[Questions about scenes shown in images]

▶

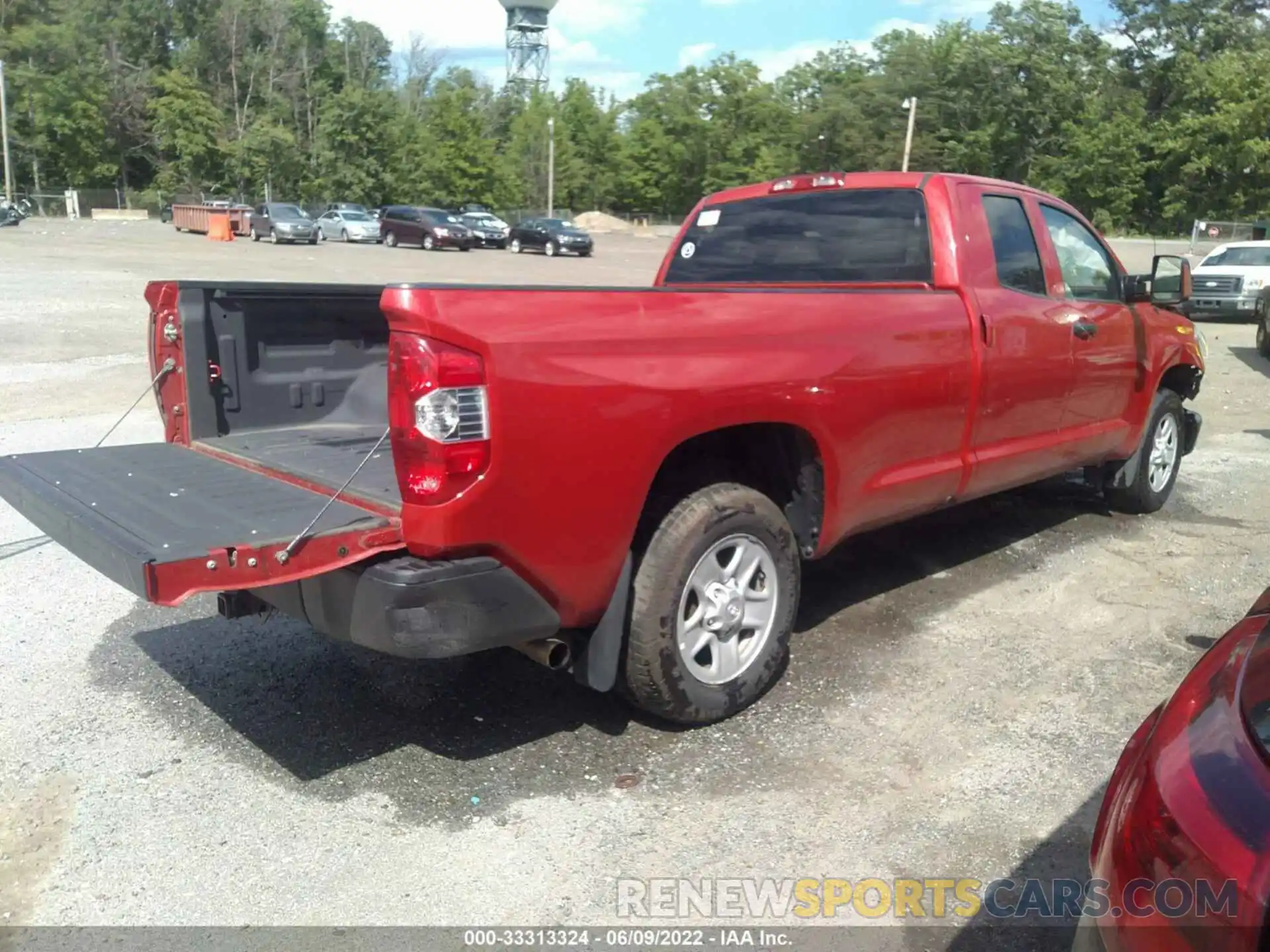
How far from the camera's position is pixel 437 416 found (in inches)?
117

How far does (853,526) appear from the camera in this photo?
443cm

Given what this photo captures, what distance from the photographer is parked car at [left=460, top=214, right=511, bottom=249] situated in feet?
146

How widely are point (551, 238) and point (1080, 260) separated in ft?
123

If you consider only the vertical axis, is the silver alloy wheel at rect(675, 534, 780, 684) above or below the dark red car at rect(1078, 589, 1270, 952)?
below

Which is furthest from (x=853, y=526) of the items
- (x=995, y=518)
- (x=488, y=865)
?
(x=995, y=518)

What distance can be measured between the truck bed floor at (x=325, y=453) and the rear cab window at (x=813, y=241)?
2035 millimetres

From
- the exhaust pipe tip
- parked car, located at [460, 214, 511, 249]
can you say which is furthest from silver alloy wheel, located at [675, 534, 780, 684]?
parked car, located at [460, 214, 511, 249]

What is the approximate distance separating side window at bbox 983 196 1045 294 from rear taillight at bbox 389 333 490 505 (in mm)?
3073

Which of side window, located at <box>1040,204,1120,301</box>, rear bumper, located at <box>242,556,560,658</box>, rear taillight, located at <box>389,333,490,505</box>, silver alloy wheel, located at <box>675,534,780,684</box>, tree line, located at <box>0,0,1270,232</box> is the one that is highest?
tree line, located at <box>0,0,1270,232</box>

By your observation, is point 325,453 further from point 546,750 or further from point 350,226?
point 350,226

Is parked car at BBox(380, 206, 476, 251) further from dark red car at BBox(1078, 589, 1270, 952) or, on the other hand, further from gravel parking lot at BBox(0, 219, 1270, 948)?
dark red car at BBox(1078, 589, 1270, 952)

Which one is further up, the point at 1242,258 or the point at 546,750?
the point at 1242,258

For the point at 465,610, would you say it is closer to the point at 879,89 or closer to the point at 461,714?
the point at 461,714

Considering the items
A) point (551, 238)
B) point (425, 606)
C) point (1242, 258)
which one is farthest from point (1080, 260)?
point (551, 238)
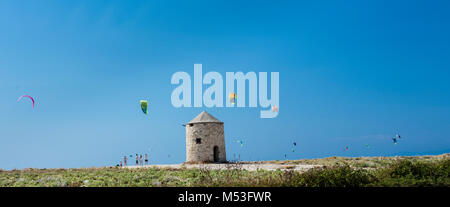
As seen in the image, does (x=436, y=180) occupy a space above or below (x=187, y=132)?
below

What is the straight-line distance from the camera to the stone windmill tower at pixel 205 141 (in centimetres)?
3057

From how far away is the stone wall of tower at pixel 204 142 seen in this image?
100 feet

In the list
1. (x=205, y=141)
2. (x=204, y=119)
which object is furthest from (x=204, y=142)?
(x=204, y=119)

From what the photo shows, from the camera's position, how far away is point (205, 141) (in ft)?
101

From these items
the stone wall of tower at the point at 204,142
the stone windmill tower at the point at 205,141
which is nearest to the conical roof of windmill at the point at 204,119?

◀

# Exercise requirements:
Reproduce word for word the part of the entries above that opens with the line containing "Which of side" and runs through the end of the entries, including both ends. Leave the pictures out.

# Exercise result:
Which of side window, located at <box>1040,204,1120,301</box>, rear bumper, located at <box>242,556,560,658</box>, rear taillight, located at <box>389,333,490,505</box>, silver alloy wheel, located at <box>675,534,780,684</box>, tree line, located at <box>0,0,1270,232</box> is the one that is highest?
tree line, located at <box>0,0,1270,232</box>

By your observation, is point 325,453 further from point 546,750 or further from point 350,226?
point 350,226

Is parked car at BBox(380, 206, 476, 251) further from dark red car at BBox(1078, 589, 1270, 952) or, on the other hand, further from gravel parking lot at BBox(0, 219, 1270, 948)?
dark red car at BBox(1078, 589, 1270, 952)

Which one is further up, the point at 1242,258 or the point at 546,750?
the point at 1242,258

For the point at 465,610, would you say it is closer to the point at 879,89 or closer to the point at 461,714?
the point at 461,714

Considering the items
A) point (551, 238)
B) point (425, 606)
C) point (1242, 258)
which one is farthest from point (1080, 260)?
point (551, 238)
As seen in the image, does (x=436, y=180) occupy a space above or below (x=187, y=132)?
below

What is the straight-line distance from the camera to the stone windmill tower at pixel 205 141 (in centimetres)?
3057

From how far away is the stone wall of tower at pixel 204 142 seen in this image?
100 feet

In the list
1. (x=205, y=141)
2. (x=204, y=119)
which object is furthest from (x=204, y=142)?
(x=204, y=119)

From what the photo shows, from the camera's position, how far away is point (205, 141) (in ft)?
101

From these items
the stone wall of tower at the point at 204,142
the stone windmill tower at the point at 205,141
which is nearest to the conical roof of windmill at the point at 204,119?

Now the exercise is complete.